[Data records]
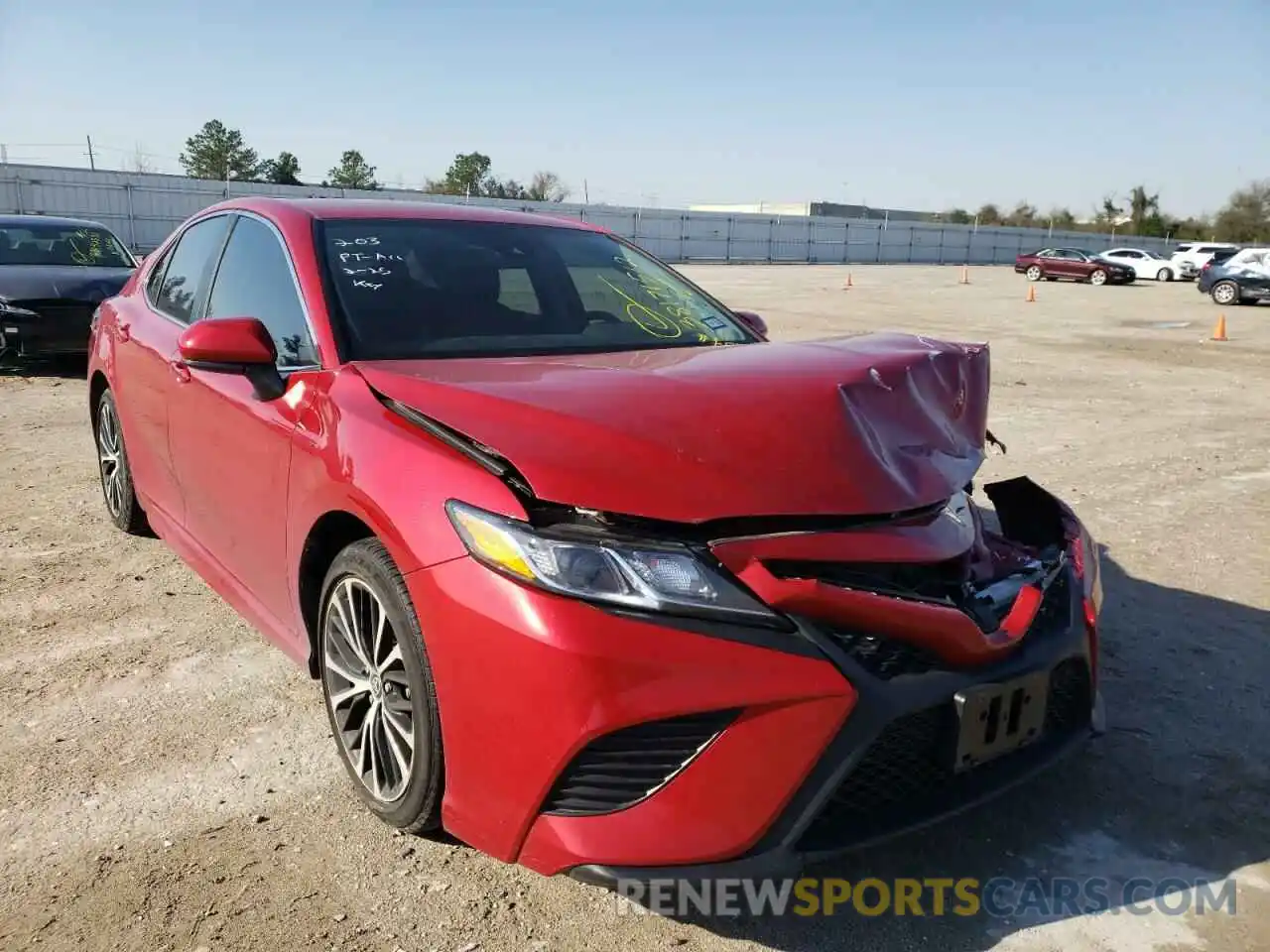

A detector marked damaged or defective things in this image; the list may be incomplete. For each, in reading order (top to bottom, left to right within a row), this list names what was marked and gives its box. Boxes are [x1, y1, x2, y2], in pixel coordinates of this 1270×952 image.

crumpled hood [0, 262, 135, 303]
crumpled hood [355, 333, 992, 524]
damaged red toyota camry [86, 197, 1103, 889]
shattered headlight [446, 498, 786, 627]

*Work request*: A word-for-word copy of all the data, without pictures, is the expected output.

*Answer space*:
A detector marked damaged or defective things in this image; the list may be incomplete. For each, in reading order (top to bottom, left to right within a row), this list names what was marked and gives its box. Boxes are [x1, y1, x2, y2], in pixel coordinates of this 1270×952 image.

crumpled hood [0, 262, 135, 303]
crumpled hood [355, 333, 992, 524]
damaged red toyota camry [86, 197, 1103, 889]
shattered headlight [446, 498, 786, 627]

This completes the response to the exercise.